:: YOUR TASK ::
Print the listing below line for line, leaving every character unchanged.

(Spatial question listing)
[START]
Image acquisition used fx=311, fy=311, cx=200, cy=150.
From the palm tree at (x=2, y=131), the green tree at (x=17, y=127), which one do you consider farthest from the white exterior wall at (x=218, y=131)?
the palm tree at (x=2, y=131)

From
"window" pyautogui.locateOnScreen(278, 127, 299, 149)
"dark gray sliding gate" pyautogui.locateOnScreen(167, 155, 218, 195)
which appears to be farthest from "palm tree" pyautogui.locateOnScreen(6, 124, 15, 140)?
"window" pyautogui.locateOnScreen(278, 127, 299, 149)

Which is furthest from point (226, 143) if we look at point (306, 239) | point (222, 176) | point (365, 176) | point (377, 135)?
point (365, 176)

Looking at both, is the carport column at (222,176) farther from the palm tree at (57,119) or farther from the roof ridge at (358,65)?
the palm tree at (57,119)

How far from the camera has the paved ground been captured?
[END]
:: SOLUTION TO THIS TASK ::
Image acquisition used fx=311, fy=311, cx=200, cy=150.
From the palm tree at (x=2, y=131), the green tree at (x=17, y=127), which one do you consider farthest from the white exterior wall at (x=218, y=131)?
the palm tree at (x=2, y=131)

From
"window" pyautogui.locateOnScreen(278, 127, 299, 149)
"dark gray sliding gate" pyautogui.locateOnScreen(167, 155, 218, 195)
which appears to be farthest from "palm tree" pyautogui.locateOnScreen(6, 124, 15, 140)?
"window" pyautogui.locateOnScreen(278, 127, 299, 149)

Which is furthest from point (226, 143) if we look at point (306, 239) | point (222, 176) | point (365, 176) | point (377, 135)?
point (365, 176)

Looking at both, is the carport column at (222,176) farther from the palm tree at (57,119) or farther from the roof ridge at (358,65)?
the palm tree at (57,119)

How far from the camera has the paved ground been captured?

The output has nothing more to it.